Print all of the records below word for word, changing nothing.

── Data listing ──

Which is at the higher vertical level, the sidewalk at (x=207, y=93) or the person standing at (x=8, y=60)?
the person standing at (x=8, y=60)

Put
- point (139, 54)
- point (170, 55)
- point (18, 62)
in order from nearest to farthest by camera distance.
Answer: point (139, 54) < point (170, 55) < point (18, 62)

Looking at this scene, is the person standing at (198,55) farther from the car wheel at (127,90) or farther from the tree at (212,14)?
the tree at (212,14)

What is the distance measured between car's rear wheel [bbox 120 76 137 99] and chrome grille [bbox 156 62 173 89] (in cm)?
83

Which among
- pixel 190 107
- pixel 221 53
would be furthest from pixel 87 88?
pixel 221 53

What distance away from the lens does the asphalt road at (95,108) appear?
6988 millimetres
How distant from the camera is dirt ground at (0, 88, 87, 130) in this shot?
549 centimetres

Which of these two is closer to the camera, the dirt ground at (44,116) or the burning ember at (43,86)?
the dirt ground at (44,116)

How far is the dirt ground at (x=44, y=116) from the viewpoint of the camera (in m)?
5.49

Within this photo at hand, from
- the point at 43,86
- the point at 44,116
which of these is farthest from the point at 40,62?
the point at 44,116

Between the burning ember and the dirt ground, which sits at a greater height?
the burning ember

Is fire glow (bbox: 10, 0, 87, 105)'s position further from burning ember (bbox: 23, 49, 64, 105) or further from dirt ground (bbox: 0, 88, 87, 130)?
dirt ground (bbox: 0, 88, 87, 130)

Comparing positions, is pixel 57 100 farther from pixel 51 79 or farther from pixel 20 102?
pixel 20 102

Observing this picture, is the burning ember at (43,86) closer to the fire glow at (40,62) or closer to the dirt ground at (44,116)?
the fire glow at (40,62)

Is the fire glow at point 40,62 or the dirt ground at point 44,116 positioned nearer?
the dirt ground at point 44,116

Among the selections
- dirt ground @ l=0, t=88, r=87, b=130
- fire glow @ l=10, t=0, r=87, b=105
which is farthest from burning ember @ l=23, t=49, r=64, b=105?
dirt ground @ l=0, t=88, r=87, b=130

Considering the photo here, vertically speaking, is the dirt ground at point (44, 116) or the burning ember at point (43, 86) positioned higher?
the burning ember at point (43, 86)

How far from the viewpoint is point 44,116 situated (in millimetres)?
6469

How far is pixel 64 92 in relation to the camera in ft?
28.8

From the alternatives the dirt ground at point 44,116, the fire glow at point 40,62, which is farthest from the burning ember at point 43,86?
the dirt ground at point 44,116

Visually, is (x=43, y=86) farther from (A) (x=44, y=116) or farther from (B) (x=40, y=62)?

───

— Written response —
Which is at the higher vertical level, the sidewalk at (x=207, y=93) or the person standing at (x=8, y=60)?
the person standing at (x=8, y=60)

Put
- point (139, 54)
- point (170, 55)
- point (18, 62)
in order from nearest to farthest by camera distance.
Answer: point (139, 54) < point (170, 55) < point (18, 62)

Looking at this scene, is the person standing at (198,55) farther from the car wheel at (127,90) or farther from the tree at (212,14)?
the tree at (212,14)

What is the distance measured between car's rear wheel [bbox 120 76 137 99] and chrome grille [bbox 156 62 173 89] (in cm)?
83

Which among
- pixel 190 107
- pixel 221 53
would be furthest from pixel 87 88?
pixel 221 53

What distance away from the lens does the asphalt road at (95,108) appear?
6988 millimetres
How distant from the camera is dirt ground at (0, 88, 87, 130) in this shot?
549 centimetres

Which of these two is closer to the camera, the dirt ground at (44,116) or the burning ember at (43,86)?
the dirt ground at (44,116)

How far is the dirt ground at (x=44, y=116) from the viewpoint of the camera (in m)?
5.49

Within this photo at hand, from
- the point at 43,86
- the point at 44,116
which of these is farthest from the point at 40,62?
the point at 44,116

Between the burning ember and the dirt ground, which sits at a greater height?
the burning ember

Is fire glow (bbox: 10, 0, 87, 105)'s position further from burning ember (bbox: 23, 49, 64, 105) or further from dirt ground (bbox: 0, 88, 87, 130)?
dirt ground (bbox: 0, 88, 87, 130)

Comparing positions, is pixel 57 100 farther from pixel 51 79 or farther from pixel 20 102?
pixel 20 102

Observing this picture, is the burning ember at (43,86) closer to the fire glow at (40,62) or closer to the dirt ground at (44,116)?
the fire glow at (40,62)

Is the fire glow at point 40,62 or the dirt ground at point 44,116 positioned nearer?
the dirt ground at point 44,116

Among the selections
- dirt ground @ l=0, t=88, r=87, b=130
- fire glow @ l=10, t=0, r=87, b=105
which is farthest from burning ember @ l=23, t=49, r=64, b=105?
dirt ground @ l=0, t=88, r=87, b=130

Considering the photo here, vertically speaking, is the dirt ground at point (44, 116) or the burning ember at point (43, 86) positioned higher?
the burning ember at point (43, 86)

How far from the viewpoint is point 44,116 situated (in millimetres)?
6469

How far is pixel 64 92 in relation to the camera in ft?
28.8

From the alternatives the dirt ground at point 44,116, the fire glow at point 40,62, which is farthest from the burning ember at point 43,86?
the dirt ground at point 44,116

Visually, is (x=43, y=86) farther from (A) (x=44, y=116) or farther from (B) (x=40, y=62)?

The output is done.